Output all of the lines below as a two-column CSV with the headers line_text and answer, one row for each line with its text and its answer. Put every value in a single quoted field and replace any line breaks with spaces.

Start Data

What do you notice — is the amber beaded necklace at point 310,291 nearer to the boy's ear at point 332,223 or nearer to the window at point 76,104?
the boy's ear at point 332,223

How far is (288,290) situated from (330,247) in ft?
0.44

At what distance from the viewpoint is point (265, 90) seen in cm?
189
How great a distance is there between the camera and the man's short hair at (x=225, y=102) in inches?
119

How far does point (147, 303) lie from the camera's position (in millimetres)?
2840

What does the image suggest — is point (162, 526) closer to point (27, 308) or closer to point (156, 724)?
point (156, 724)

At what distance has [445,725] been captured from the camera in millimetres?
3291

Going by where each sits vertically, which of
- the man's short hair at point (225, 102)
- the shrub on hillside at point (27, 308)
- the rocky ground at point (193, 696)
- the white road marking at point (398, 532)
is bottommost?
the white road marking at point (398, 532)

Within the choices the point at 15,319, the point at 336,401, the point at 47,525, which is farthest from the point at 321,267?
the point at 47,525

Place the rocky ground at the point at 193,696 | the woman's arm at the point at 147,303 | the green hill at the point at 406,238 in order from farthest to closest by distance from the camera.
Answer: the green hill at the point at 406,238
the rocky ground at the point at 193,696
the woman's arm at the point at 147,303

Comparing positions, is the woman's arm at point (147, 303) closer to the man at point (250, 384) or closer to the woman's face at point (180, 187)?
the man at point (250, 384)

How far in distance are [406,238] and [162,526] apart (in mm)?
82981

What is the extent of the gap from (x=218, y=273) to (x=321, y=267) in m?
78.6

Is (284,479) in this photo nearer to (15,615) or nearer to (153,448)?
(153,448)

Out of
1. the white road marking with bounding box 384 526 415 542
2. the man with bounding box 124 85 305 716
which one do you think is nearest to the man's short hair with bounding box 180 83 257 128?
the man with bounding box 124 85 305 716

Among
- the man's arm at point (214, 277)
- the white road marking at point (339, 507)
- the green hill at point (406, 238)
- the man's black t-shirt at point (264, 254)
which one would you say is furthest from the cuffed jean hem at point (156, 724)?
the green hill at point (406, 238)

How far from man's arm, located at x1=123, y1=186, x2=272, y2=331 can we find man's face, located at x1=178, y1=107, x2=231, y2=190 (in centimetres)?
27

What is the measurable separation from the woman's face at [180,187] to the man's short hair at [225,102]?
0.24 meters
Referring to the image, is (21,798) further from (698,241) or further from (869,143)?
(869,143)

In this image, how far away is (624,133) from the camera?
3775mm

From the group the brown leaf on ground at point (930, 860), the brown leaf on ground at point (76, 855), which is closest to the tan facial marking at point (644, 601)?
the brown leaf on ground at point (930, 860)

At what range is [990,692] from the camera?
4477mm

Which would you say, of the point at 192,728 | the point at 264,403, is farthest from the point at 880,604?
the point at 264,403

End Data

» **Complete output**:
line_text,answer
"What do you notice — is the amber beaded necklace at point 310,291 nearer to the boy's ear at point 332,223 or nearer to the window at point 76,104?","the boy's ear at point 332,223"
"How far is (288,290) situated from (330,247) in ft?","0.44"
"At what distance from the viewpoint is point (265, 90) seen in cm?","189"
"How great a distance is there between the camera and the man's short hair at (x=225, y=102) in inches?","119"
"How far does point (147, 303) lie from the camera's position (in millimetres)?","2840"
"What does the image suggest — is point (162, 526) closer to point (27, 308) or closer to point (156, 724)?","point (156, 724)"
"At what distance has [445,725] been captured from the camera in millimetres?","3291"
"Going by where each sits vertically, which of - the man's short hair at point (225, 102) - the shrub on hillside at point (27, 308) - the rocky ground at point (193, 696) - the white road marking at point (398, 532) is bottommost?","the white road marking at point (398, 532)"
"Within the choices the point at 15,319, the point at 336,401, the point at 47,525, which is farthest from the point at 321,267?","the point at 47,525"
"Place the rocky ground at the point at 193,696 | the woman's arm at the point at 147,303 | the green hill at the point at 406,238 in order from farthest to closest by distance from the camera. Answer:","the green hill at the point at 406,238 the rocky ground at the point at 193,696 the woman's arm at the point at 147,303"
"Comparing positions, is the woman's arm at point (147, 303) closer to the man at point (250, 384) or closer to the woman's face at point (180, 187)?","the man at point (250, 384)"
"How far in distance are [406,238] and [162,526] apart (in mm)?","82981"
"What is the extent of the gap from (x=218, y=273) to (x=321, y=267) in m?","78.6"
"Is (284,479) in this photo nearer to (15,615) or nearer to (153,448)?","(153,448)"
"Out of 1. the white road marking with bounding box 384 526 415 542 2. the man with bounding box 124 85 305 716 which one do you think is nearest to the man's short hair with bounding box 180 83 257 128?","the man with bounding box 124 85 305 716"
"Among - the man's arm at point (214, 277) - the white road marking at point (339, 507) - the green hill at point (406, 238) - the man's black t-shirt at point (264, 254) which one would you say is furthest from the cuffed jean hem at point (156, 724)?","the green hill at point (406, 238)"
"How far from man's arm, located at x1=123, y1=186, x2=272, y2=331 can we find man's face, located at x1=178, y1=107, x2=231, y2=190 (in centimetres)?","27"
"What is the measurable separation from the woman's face at [180,187] to the man's short hair at [225,102]?","0.24 meters"
"Referring to the image, is (21,798) further from (698,241) or further from (869,143)?","(869,143)"
"In this image, how far away is (624,133) from the camera?","3775mm"
"From the group the brown leaf on ground at point (930, 860), the brown leaf on ground at point (76, 855), which is closest to the tan facial marking at point (644, 601)?","the brown leaf on ground at point (930, 860)"
"At what range is [990,692] from the camera?","4477mm"
"Which would you say, of the point at 192,728 | the point at 264,403, is farthest from the point at 880,604?","the point at 264,403"